Chinese New Year is typically one of the busiest parts of the calendar for America's lobster shippers, who send millions of dollars worth of the crustaceans to China every year. This year the holiday is Feb. 12, and industry members said the Year of the Ox won't necessarily be the Year of the Lobster.
That's because shipping is complicated this winter by the threat of the virus. Mike Marceau, vice president of The Lobster Company in Arundel, Maine, said he isn't expecting many exports.
Business would normally be booming right now, and it has ground to a halt, Marceau said. It's disappointing because the last spring and summer were fairly strong, he said.
"It started in spring, and it held right up until a couple weeks ago," Marceau said. "We sold a lot of product. We've just lost getting a Chinese New Year because of COVID."
Lobster exports to China have been strained in the U.S. for a couple of years because of instability brought to the business by former President Donald Trump's trade hostilities with the country, which is a huge buyer of seafood. America sent more than $140 million in lobsters to China in 2017 and 2018, but exports fell to about $51 million in 2019 because of heavy tariffs imposed during the trade war.
Trump then brokered a new deal with China in 2020 that included renewed lobster exports.
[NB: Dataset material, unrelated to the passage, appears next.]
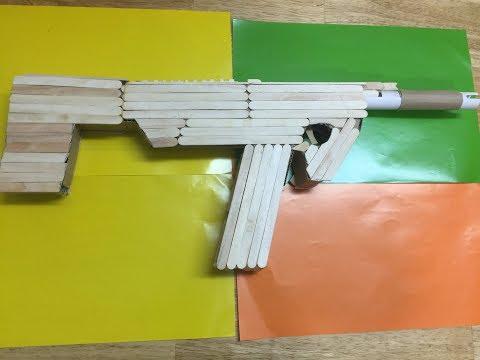 How to Make a Rubber Band Machine Gun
The country bought about $95 million in lobsters from America in 2020 through November, federal data shows.
But now, China is currently enforcing strict rules about food importation because of the coronavirus, said John Sackton, an industry analyst and founder of SeafoodNews.com. Shipping itself is also more difficult because of the toll of the coronavirus on shipping businesses, he said.
"There are all these logistics things that are throwing sand in the gears of the seafood trade," Sackton said. "The financial risk for the importer has gone up."
China's interest in American lobsters has grown exponentially in the last decade as the country's middle class has grown. Lobster is especially popular around Chinese New Year in China because a cooked lobster is red, a color that represents prosperity.
Chinese New Year is typically a time of heavy travel in China, but that could also be different this year. China is expected to buy fewer lobsters for this year's holiday in part because of government travel restrictions designed to prevent spread of the coronavirus, said Stephanie Nadeau, owner of The Lobster Company. Less travel means fewer celebrations and fewer festive, expensive meals.
China buys the same species of lobster from the U.S. and Canada, which has a large lobster industry in its Maritime provinces. That means competing with Canada for a potentially reduced market this year. Some lobsters that are caught by U.S. lobster fishermen, who are based mostly in New England, are also eventually shipped to Canada for processing and exportation.
American shippers are prepared for a year in which it's going to be difficult to send lobsters to China, said Mike Tourkistas, chief executive officer of Truefoods, a Topsfield, Massachusetts, exporter.
"I think in the U.S. we are going to do less than a year ago, and I think that is mostly due to lack of air cargo," Tourkistas said. "A lot of flights are not available to us anymore."